5-00188 Capelli ed altri: Riconoscimento della valenza retroattiva, a fini ICI, del carattere di ruralità dei fabbricati.

TESTO DELLA RISPOSTA

  Con il documento in esame l'Onorevole interrogante ha manifestato al Governo l'esigenza di chiarire anche attraverso una norma di interpretazione la valenza retroattiva del carattere di «ruralità dei fabbricati», ai fini ICI, a decorrere dal quinto anno antecedente a quello della «presentazione della domanda» come indicato nel decreto ministeriale 26 luglio 2012 recante l'individuazione delle modalità di inserimento negli atti catastali della sussistenza del requisito della ruralità.
  Al riguardo, si rappresenta quanto segue.
  La materia era originariamente disciplinata dall'articolo 7, comma 2-bis, 2-ter e 2-quater, del decreto-legge 13 maggio 2011, n. 70, convertito con modificazioni dalla legge 12 luglio 2011, n. 106, successivamente la disciplina è stata innovata dal citato decreto legge n. 201 del 2011, convertito con modificazioni dalla legge 22 dicembre 2011, n. 214, che, con l'articolo 13, comma 14, lettera d-bis), ha espressamente abrogato i citati commi, mentre con il comma 14-bis del suddetto articolo 13 ha previsto l'emanazione di un apposito decreto del Ministro dell'economia e delle finanze per stabilire le modalità di inserimento, negli atti catastali, della sussistenza del requisito di ruralità, fermo restando il classamento originario degli immobili rurali ad uso abitativo.
  Il decreto ministeriale previsto dal predetto comma 14-bis per stabilire le modalità di inserimento, negli atti catastali, del requisito di ruralità è stato emanato in data 26 luglio 2012 e ha, fra l'altro, previsto che gli interessati dichiarino che l'immobile possiede i previsti requisiti di ruralità a decorrere dal quinto anno antecedente a quello di presentazione della domanda necessaria ai fini del riconoscimento di detto requisito.
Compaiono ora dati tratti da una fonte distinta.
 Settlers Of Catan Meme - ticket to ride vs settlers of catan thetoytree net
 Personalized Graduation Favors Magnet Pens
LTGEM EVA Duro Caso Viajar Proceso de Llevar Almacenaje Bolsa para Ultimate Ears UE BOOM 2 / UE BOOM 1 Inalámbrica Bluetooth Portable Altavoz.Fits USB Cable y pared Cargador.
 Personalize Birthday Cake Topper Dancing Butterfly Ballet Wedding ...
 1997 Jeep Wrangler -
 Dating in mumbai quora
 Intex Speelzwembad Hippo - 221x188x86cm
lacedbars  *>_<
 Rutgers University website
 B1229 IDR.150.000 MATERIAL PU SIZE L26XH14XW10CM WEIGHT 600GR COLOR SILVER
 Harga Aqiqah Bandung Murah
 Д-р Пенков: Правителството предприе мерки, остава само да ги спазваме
  In particolare appare opportuno ricostruire sistematicamente la portata della norma contenuta nell'articolo 7 del decreto ministeriale 26 luglio 2012 a cui si riferisce l'interrogante.
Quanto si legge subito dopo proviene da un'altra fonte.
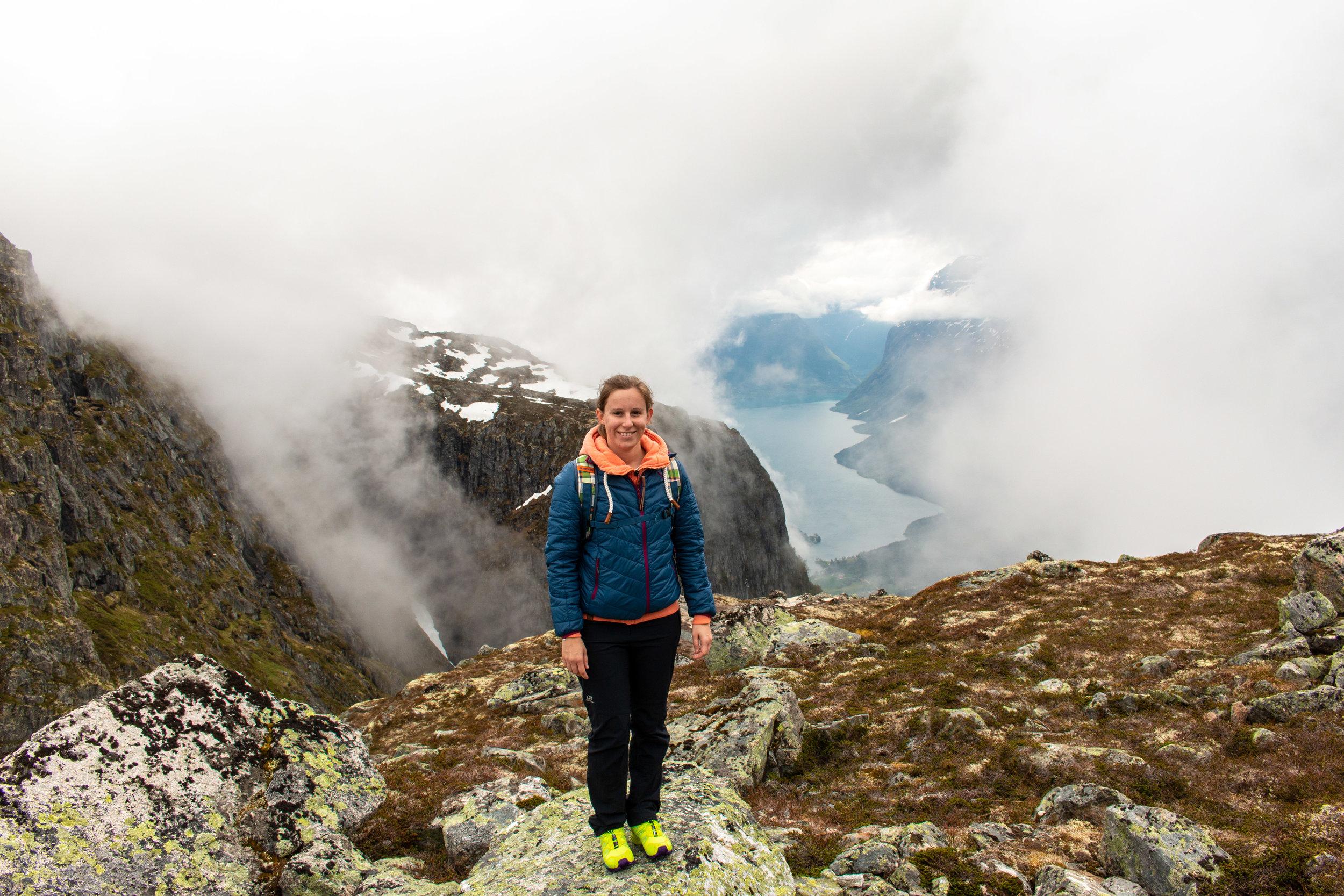 Aussicht auf den Innikfjord.jpg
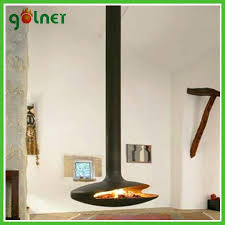 fire orb fireplace architecture bubble ceiling wood by it fireplaces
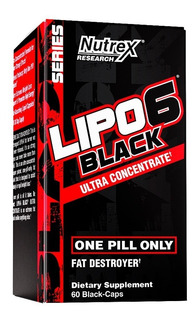 Lipo 6 Black Uc Americano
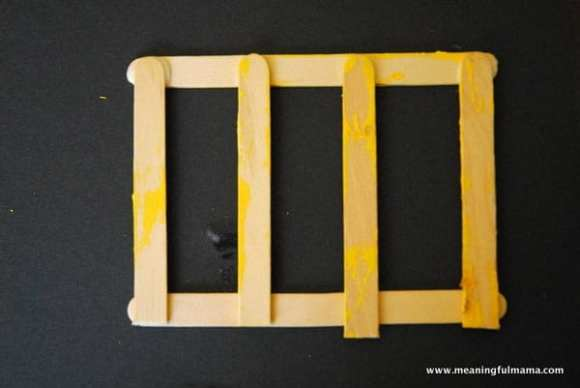 1-#school bus #Popsicle sticks #craft-009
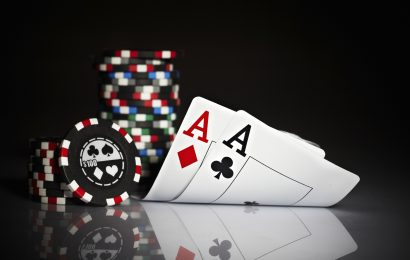 Poker source Famed As Being A Legendary Poker Website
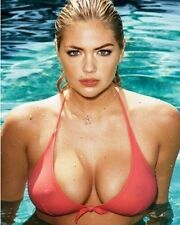 Kate Upton Color 8x10 Photo 203 HUGE BREAST IN POOL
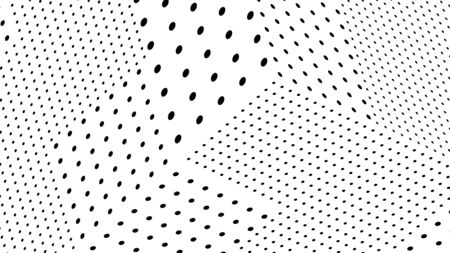 Abstract background, polka dot texture design, modern pattern, vector illustration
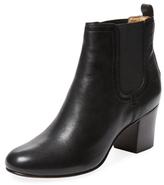 Frye Stella Leather Chelsea Boot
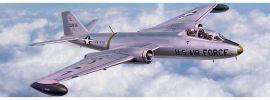 ITALERI 1387 Martin B-57B | Flugzeug Bausatz 1:72 online kaufen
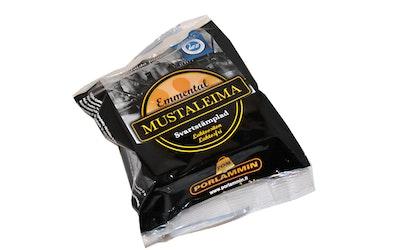 Porlammin Mustaleima emmentaljuusto 280 g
  Il comma 2 del citato articolo 7, che non a caso è rubricato come «Disposizioni transitorie e finali», prevede che «restano salvi gli effetti delle domande presentate ai sensi del comma 2-bis dell'articolo 7 del decreto-legge 13 maggio 2011, n. 70, convertito, con modificazioni, dalla legge 12 luglio 2011, n. 106, anche dopo la scadenza dei termini originariamente previsti dallo stesso comma e comunque entro e non oltre il 30 settembre 2012, in relazione al riconoscimento del requisito di ruralità, fermo restando il classamento originario degli immobili rurali, già censiti nei gruppi ordinari. La presentazione delle domande e l'inserimento negli atti catastali dell'annotazione producono gli effetti previsti per il riconoscimento del requisito di ruralità, fatto salvo quanto indicato all'articolo 5, comma 2, del presente decreto, a decorrere dal quinto anno antecedente a quello di presentazione della domanda».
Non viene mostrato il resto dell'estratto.